On 10/18/2018 at 8:32 AM, misteraven said:

I played with Raspberry Pi a bit, mostly to teach my kids a little about computers. Was looking to get into an Arduino project to see if I could get our water pump to run off electric but switch over to a solar powered deep cycle battery array when the power trips. Maybe next summer...

Many people use arduinos and rpi's in the capacity you're talking about.... but I would probably not.  The reason being is that they're prototyping tools that are cheap enough for people to use as production tools.  I would NOT trust a prototyping tool to do a production level job.  RPis WILL burn up their sd card in time, there's no way around it.  An sd card is a shit form of data storage for a running operating system because of the finite life and the limited number of reads/writes.  Of course, this affects other media types as well like your normal hard disks, but the difference is... recovering data on a torched sd card is not easy and in many cases impossible once it shits the bed.

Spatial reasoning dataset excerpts
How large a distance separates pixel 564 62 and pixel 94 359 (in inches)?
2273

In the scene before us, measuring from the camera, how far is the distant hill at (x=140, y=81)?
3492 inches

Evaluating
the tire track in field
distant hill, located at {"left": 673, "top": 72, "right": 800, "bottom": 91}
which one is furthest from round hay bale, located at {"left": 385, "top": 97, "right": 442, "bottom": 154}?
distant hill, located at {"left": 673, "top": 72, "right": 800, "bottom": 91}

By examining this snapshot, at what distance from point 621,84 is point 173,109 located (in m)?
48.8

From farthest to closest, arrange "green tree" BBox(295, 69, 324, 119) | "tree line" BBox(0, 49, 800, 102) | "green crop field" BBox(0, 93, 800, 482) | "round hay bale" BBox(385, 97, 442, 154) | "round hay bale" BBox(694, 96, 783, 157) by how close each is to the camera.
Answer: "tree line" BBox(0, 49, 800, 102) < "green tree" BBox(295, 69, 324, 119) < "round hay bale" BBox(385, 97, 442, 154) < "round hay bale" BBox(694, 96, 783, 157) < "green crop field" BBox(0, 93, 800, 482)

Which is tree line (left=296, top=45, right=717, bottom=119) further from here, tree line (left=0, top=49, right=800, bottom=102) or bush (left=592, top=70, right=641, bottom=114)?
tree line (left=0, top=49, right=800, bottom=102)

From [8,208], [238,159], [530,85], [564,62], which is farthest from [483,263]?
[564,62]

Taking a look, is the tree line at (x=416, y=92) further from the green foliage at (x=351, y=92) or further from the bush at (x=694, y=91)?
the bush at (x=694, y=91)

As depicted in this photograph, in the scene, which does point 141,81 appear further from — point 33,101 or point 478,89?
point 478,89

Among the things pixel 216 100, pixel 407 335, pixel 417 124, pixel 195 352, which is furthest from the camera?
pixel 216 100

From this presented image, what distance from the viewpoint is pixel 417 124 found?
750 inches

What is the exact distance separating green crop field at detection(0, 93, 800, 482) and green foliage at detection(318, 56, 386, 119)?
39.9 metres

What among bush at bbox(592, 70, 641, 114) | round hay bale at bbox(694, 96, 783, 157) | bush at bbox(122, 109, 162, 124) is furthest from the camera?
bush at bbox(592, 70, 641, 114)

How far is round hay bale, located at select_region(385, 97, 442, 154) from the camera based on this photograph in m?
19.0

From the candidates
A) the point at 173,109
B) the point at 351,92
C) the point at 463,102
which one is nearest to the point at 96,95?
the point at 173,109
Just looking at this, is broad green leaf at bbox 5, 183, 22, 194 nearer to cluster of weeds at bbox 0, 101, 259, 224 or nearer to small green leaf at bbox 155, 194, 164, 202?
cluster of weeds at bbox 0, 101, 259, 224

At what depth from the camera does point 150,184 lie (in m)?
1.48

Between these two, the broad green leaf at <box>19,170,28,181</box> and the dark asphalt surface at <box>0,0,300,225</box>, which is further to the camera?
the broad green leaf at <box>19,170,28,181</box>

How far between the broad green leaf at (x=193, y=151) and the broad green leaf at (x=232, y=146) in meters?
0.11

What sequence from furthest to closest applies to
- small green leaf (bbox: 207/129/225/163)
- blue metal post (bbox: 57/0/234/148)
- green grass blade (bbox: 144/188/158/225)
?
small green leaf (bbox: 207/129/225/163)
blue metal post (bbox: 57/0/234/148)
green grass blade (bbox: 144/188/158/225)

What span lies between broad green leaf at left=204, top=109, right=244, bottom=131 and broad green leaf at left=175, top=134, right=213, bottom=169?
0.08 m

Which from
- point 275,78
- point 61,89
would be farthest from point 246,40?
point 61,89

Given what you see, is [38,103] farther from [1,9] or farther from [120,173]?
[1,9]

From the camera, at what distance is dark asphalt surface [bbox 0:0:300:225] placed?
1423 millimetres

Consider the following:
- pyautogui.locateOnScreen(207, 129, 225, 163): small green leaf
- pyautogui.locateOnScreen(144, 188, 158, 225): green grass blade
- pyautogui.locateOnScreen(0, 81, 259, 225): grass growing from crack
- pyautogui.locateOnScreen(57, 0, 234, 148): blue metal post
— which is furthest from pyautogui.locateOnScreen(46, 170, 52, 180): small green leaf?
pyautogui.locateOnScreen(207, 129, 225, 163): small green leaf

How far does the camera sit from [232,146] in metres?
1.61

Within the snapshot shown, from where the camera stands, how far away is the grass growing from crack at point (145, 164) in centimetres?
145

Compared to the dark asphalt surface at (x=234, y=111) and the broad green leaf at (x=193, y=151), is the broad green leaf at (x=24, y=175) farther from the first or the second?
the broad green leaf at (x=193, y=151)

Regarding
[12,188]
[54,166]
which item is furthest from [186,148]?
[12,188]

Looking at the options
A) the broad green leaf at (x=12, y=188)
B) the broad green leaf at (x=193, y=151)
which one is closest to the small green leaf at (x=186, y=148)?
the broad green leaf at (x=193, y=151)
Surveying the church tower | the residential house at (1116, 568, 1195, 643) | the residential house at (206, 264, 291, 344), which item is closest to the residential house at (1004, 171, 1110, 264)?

## LIST OF TASKS
(1) Using the forum post about Raspberry Pi, decide whether each statement agrees with it: (a) The quoted poster used Raspberry Pi mostly to teach their kids about computers. (b) The reply says an RPi can avoid wearing out its SD card. (c) The reply says data on a failed SD card is easy to recover. For each, answer yes or no and quote the deciding words.
(2) In one to three sentences, explain why the reply in the forum post about Raspberry Pi advises against using Arduinos and RPis for the water pump job.
(3) Return the stretch of the forum post about Raspberry Pi from "On 10/18/2018 at" through "Maybe next summer...".

## EXERCISE RESPONSES
(1)
(a) Yes: "mostly to teach my kids a little about computers"
(b) No: "RPis WILL burn up their sd card in time, there's no way around it."
(c) No: "recovering data on a torched sd card is not easy"

(2) They are prototyping tools, and they are cheap enough that people use them as production tools. The reply would not trust a prototyping tool with a production-level job.

(3)
On 10/18/2018 at 8:32 AM, misteraven said:

I played with Raspberry Pi a bit, mostly to teach my kids a little about computers. Was looking to get into an Arduino project to see if I could get our water pump to run off electric but switch over to a solar powered deep cycle battery array when the power trips. Maybe next summer...